(GIVEN INFORMATION)

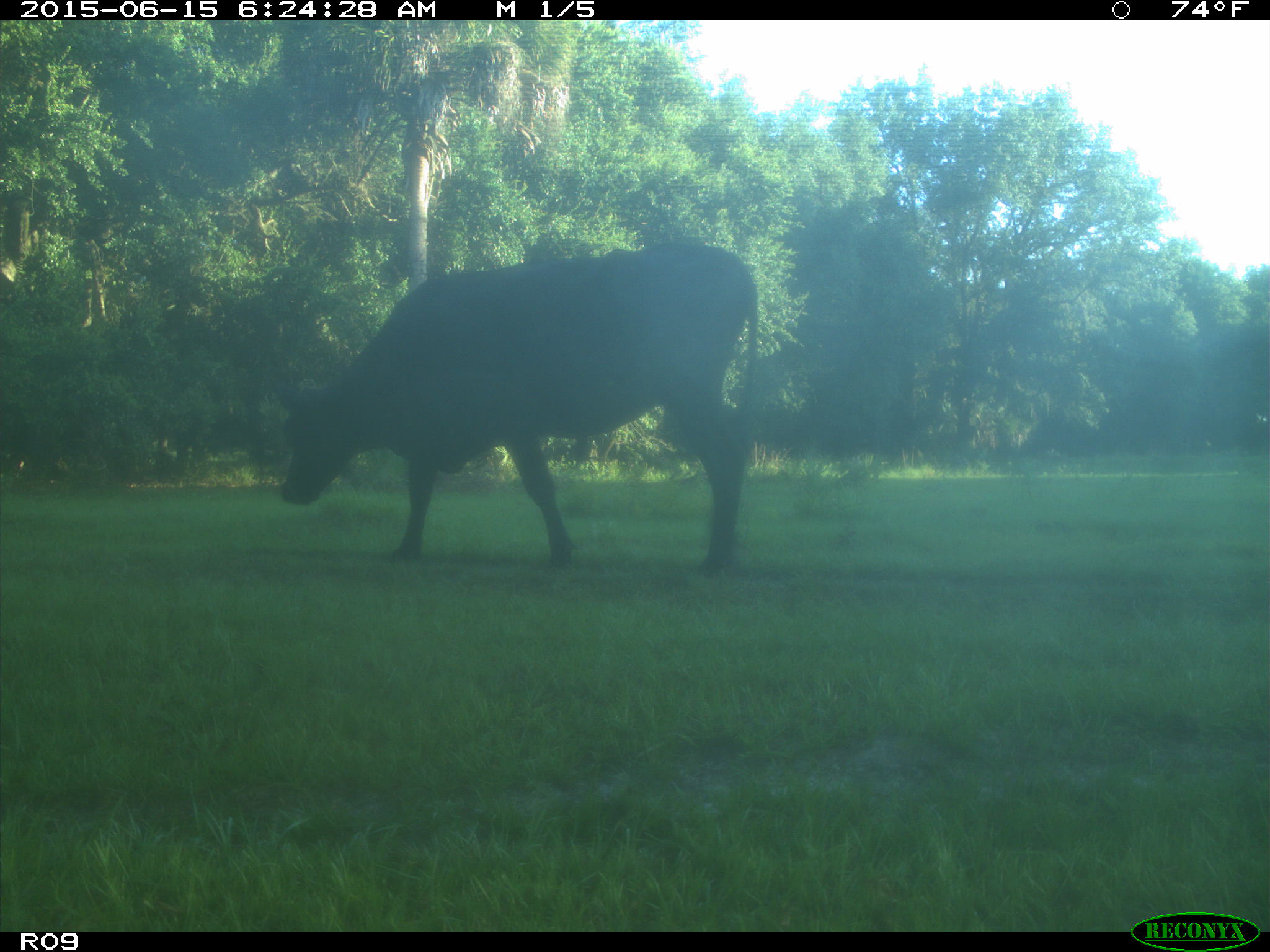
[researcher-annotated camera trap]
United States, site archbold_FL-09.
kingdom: Animalia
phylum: Chordata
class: Mammalia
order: Artiodactyla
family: Bovidae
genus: Bos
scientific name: Bos taurus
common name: domestic cow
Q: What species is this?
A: Bos taurus (domestic cow).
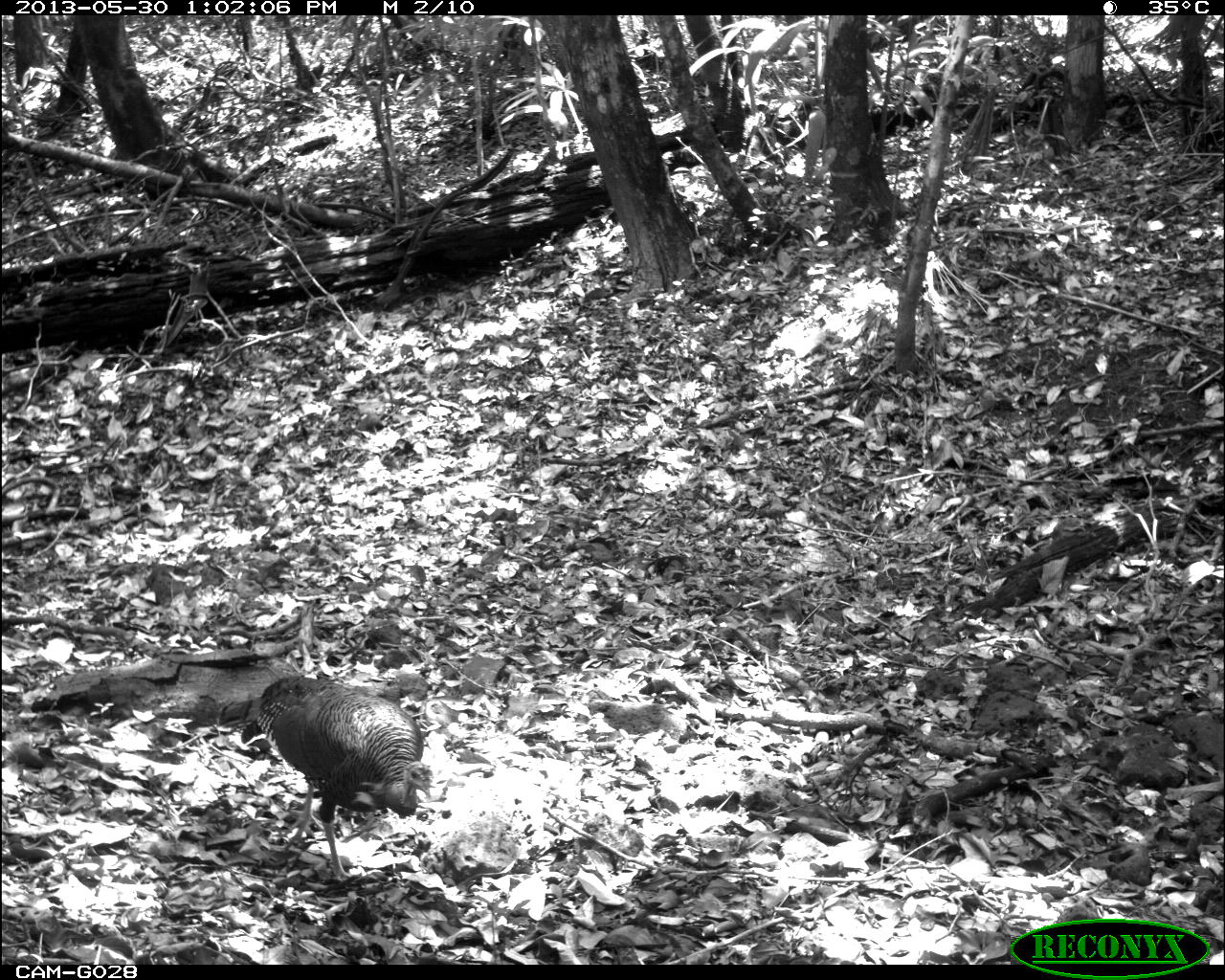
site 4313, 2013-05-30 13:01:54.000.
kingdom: Animalia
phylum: Chordata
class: Aves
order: Galliformes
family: Phasianidae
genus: Meleagris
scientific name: Meleagris ocellata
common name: ocellated turkey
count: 1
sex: male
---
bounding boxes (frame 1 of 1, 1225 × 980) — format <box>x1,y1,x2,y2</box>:
meleagris ocellata: <box>216,673,433,884</box>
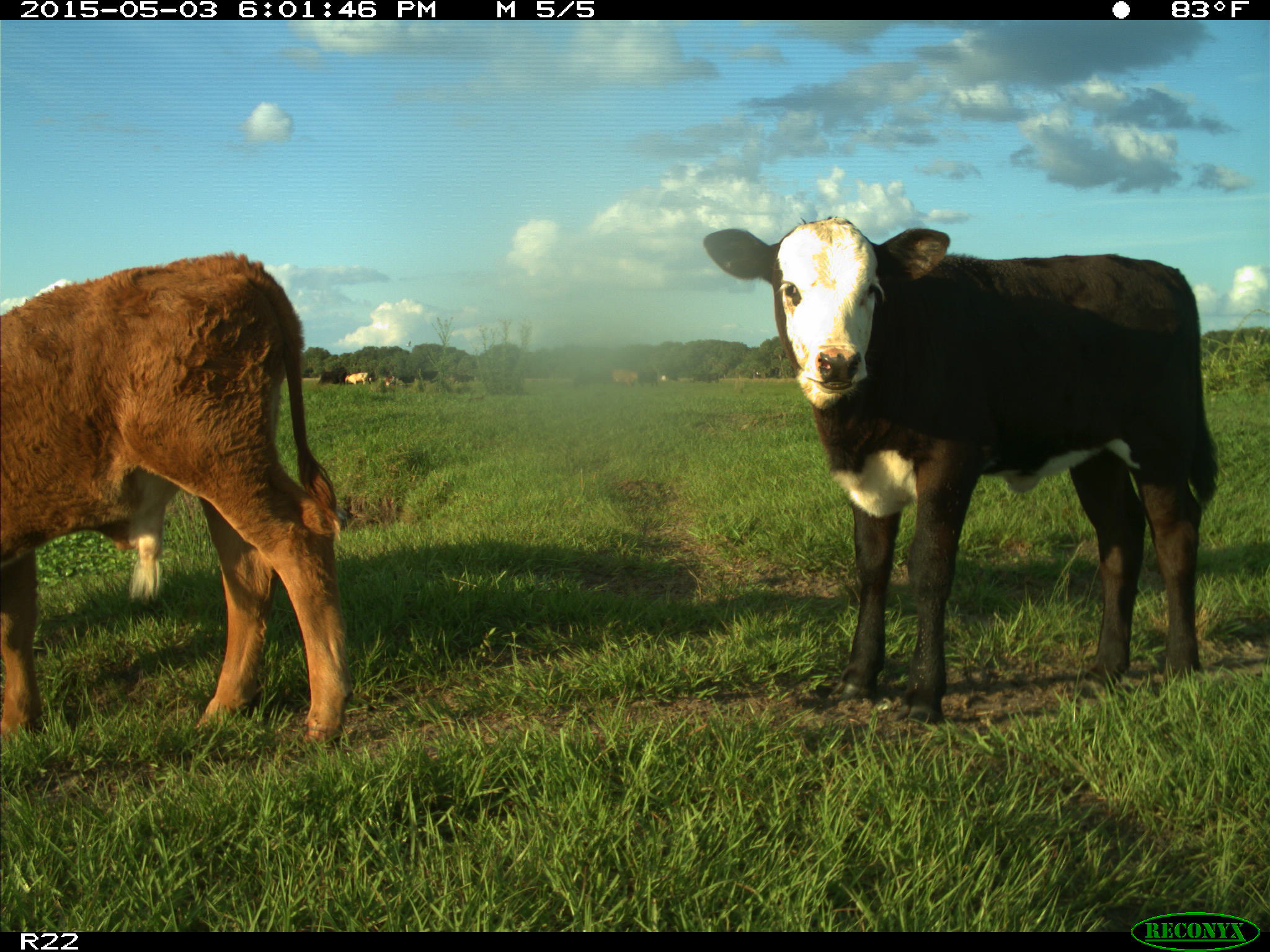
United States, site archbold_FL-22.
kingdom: Animalia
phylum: Chordata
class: Mammalia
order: Artiodactyla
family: Bovidae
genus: Bos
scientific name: Bos taurus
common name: domestic cow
Bos taurus (domestic cow).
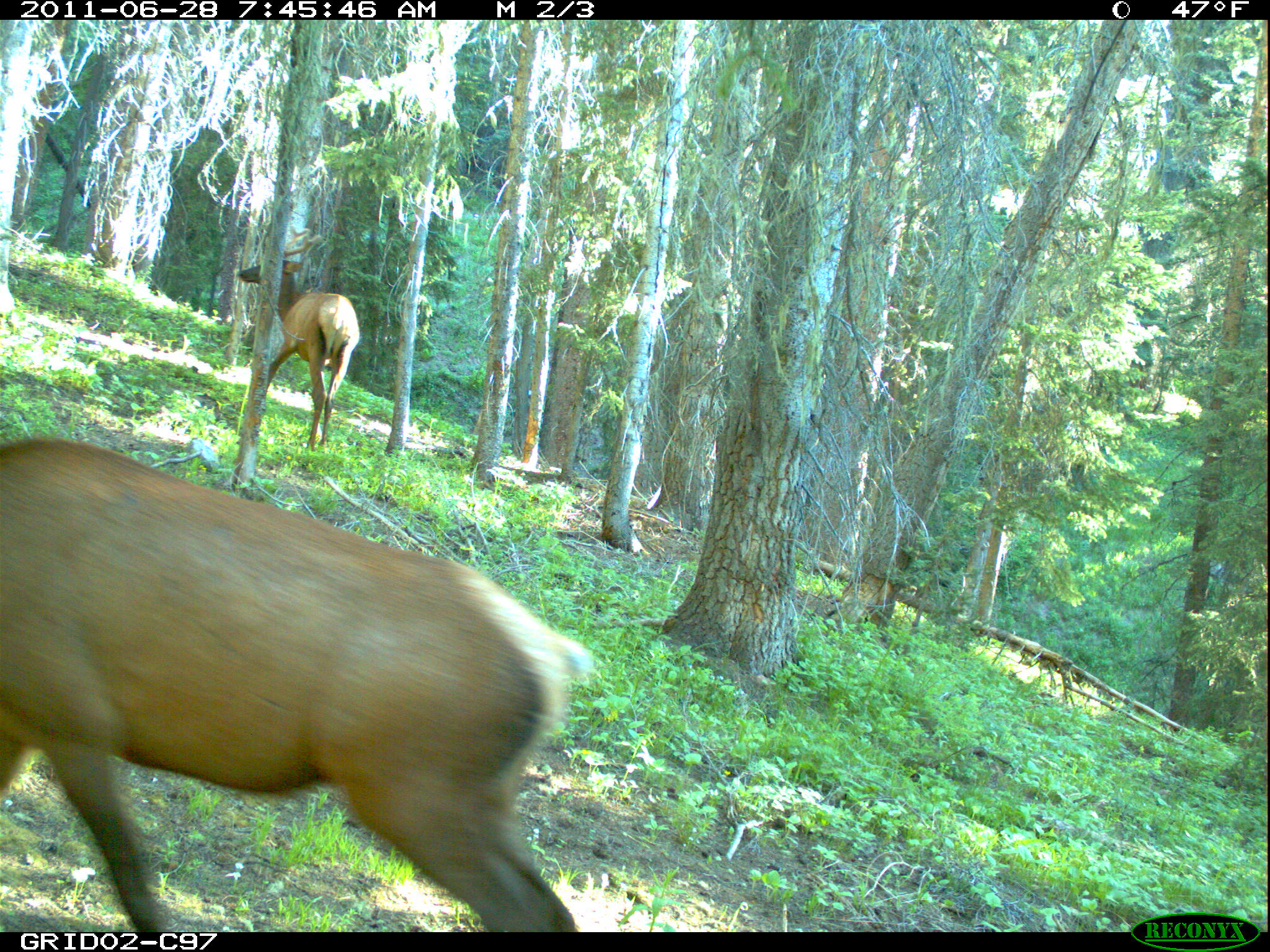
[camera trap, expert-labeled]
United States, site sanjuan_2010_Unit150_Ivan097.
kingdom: Animalia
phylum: Chordata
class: Mammalia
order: Artiodactyla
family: Cervidae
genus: Cervus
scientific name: Cervus elaphus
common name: red deer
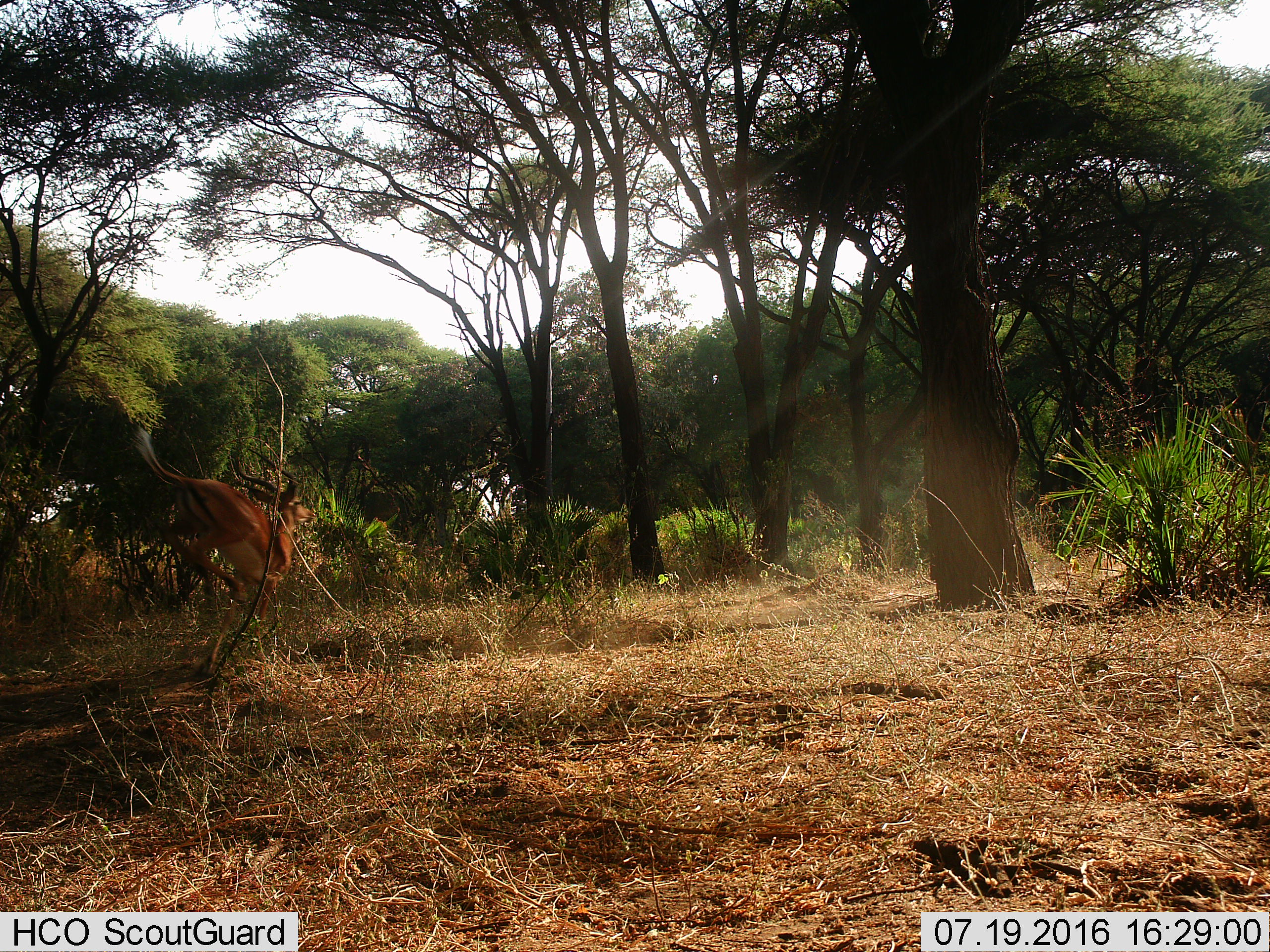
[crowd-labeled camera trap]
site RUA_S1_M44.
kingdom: Animalia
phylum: Chordata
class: Mammalia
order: Artiodactyla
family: Bovidae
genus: Aepyceros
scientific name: Aepyceros melampus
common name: impala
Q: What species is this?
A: Impala (Aepyceros melampus).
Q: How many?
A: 1.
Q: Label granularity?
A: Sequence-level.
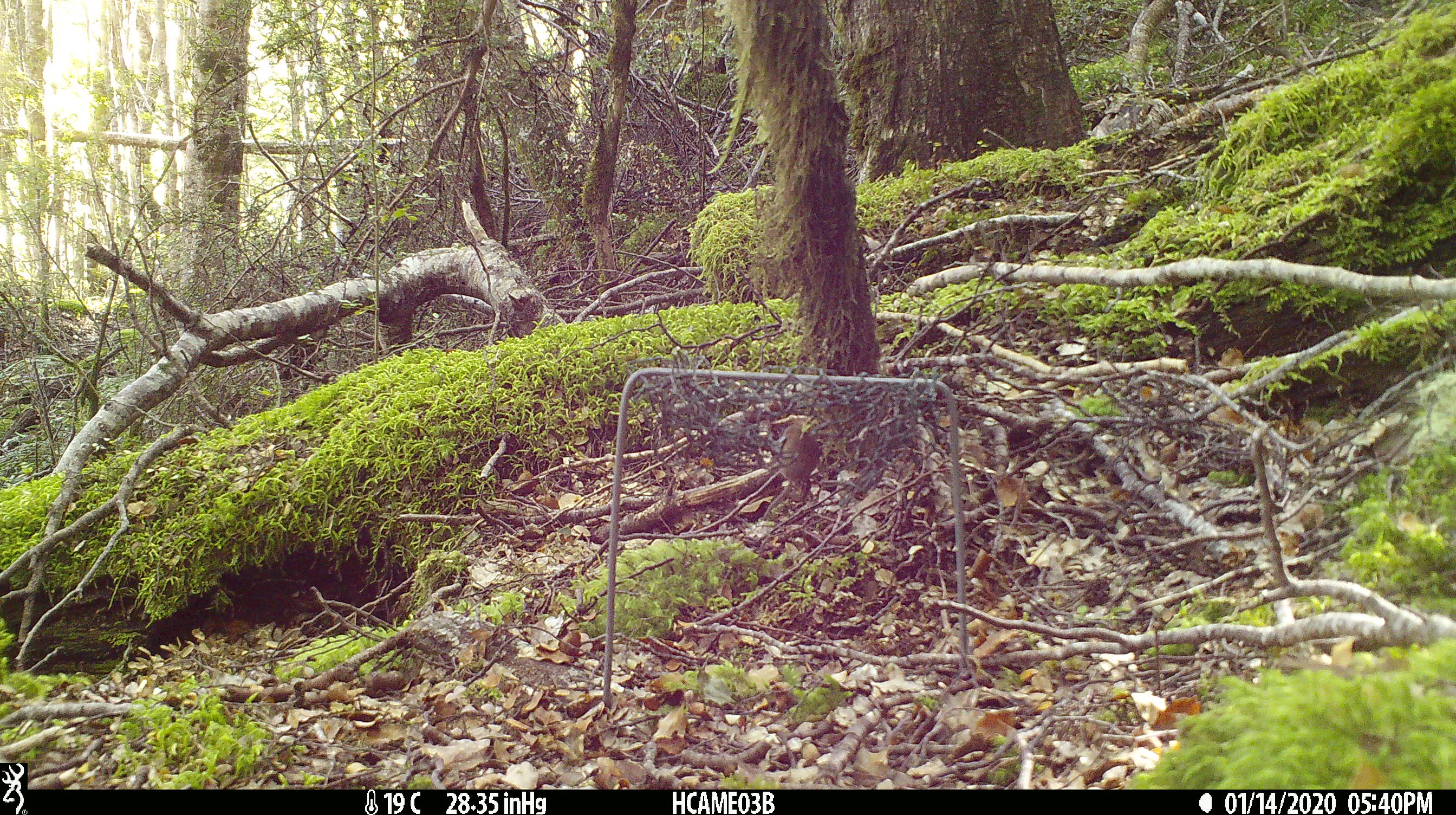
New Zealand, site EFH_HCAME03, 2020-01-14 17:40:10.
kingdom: Animalia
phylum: Chordata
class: Mammalia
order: Rodentia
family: Muridae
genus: Mus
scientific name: Mus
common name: mouse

(PROBLEM TO SOLVE)
Provide only the number of lines from the material above that include the word "United".

(REPLY TO THE EXERCISE)
3